The incident has also exposed the airline’s shoddy maintenance. An airline spokesperson said “matters relating to aircraft maintenance will be probed by the airline officials.” For DGCA, the incident has come as a shock since the initial assessment points to lapses by the airline. “The airline staff failed to notice the fault in the aircraft and allowed it to fly,” said an official.
The fuel leakage faults could be due to bursting of joints on the fuel supply line connecting engines and the fuel tank. “The Pilot Defect Report (PDR) will tell everything about the defects in the aircraft,” said a source.
Airline sources say that three different aircraft were readied for the AI flight bound for Riyadh and all of them developed faults. The flight was scheduled to take off at 1am, then 5am and finally 10am. “The first two aircraft developed snags and then the third one was used for the flight, but that one developed the worst kind of fault — engine catching fire due to fuel leakage,” said a source.
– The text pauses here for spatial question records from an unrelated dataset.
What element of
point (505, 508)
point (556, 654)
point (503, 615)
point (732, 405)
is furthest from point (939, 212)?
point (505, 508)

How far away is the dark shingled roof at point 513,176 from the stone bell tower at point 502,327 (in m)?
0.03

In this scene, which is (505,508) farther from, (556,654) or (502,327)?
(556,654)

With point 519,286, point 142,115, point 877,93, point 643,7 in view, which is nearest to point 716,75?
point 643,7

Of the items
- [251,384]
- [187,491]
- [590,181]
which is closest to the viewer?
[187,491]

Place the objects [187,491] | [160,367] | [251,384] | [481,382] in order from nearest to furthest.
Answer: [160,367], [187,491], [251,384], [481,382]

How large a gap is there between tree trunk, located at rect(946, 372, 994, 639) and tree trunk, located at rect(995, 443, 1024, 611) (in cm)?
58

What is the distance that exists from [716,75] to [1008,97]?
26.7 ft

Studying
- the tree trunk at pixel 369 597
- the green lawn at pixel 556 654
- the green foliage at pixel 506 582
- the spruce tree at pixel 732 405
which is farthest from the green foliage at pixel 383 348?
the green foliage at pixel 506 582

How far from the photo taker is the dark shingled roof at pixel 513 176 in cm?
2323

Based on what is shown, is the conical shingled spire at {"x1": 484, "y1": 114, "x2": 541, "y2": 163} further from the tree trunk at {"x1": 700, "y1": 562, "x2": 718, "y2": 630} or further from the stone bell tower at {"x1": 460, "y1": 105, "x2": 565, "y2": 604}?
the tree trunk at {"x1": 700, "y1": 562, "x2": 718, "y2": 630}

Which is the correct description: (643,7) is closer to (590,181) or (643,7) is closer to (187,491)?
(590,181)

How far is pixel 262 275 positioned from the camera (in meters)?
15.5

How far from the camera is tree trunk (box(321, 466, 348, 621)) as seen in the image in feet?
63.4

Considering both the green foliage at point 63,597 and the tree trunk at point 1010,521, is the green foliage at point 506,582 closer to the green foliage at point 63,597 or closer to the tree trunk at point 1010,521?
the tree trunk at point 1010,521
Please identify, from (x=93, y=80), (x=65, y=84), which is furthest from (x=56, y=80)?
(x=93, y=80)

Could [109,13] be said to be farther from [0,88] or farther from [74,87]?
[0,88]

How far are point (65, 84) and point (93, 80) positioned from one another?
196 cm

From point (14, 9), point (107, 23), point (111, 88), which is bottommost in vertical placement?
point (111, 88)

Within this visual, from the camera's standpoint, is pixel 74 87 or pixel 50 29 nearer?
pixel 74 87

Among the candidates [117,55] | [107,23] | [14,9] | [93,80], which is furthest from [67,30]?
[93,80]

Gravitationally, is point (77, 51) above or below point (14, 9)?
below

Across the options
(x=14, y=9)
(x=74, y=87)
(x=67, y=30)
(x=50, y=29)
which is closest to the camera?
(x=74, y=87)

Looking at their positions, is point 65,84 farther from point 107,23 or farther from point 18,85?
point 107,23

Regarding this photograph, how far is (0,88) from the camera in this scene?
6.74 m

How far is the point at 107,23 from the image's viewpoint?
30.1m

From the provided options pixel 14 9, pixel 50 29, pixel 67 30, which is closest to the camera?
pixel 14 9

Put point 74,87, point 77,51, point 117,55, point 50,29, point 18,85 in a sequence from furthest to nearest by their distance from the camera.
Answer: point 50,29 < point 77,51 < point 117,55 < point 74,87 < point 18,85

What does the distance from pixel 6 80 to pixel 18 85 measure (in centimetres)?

The DGCA team has started investigation and grounded the pilots as well as the aircraft engineer involved in giving final clearance. The investigators are also looking at the pilots’ role. Sources said the pilots were inattentive to the various indicators for fuel, fire and smoke. When the aircraft was taxiing towards the runway, another AI pilot had noticed the leak and tried to contact the Boeing 747 pilot but he could not contact him.“This pilot tried establishing contact with the Boeing pilots in a special frequency which is exclusive for the airline. But it was later found that the Boeing pilots had turned the volume low,” said a source.
Luckily, an airport employee in a jeep also spotted the fuel trickling out of the aircraft wing and alerted the control tower, which then instructed the Boeing pilots to switch off the engine. “During all this while, the pilots were clueless about the fuel leakage even though the indicator should have alerted them. Also, nobody knows who opened the left door of the aircraft when it was known that the left engine had caught fire,” said a source.
DGCA’s airworthiness certificate also comes under scrutiny because of the subsequent serious defects in the aircraft. “The airworthiness department of the DGCA is short-staffed. For the entire western region, that includes Mumbai, Delhi, Jaipur, and Nagpur, there are only 20 inspectors. And Mumbai airport alone has 650 flights daily,” points out a retired pilot.
A DGCA official from Mumbai agrees that the shortage of staff is hampering their work. “With just 20 AW inspectors in the western region out of a total of 120 across India, it becomes really difficult to do surveillance work. Although the civil aviation ministry has given permission to fill 400 vacancies, nothing has been done yet. As such we are under-staffed,” he says.
Friday’s incident underlines the need for stringent air safety checks by the airlines as well as the DGCA.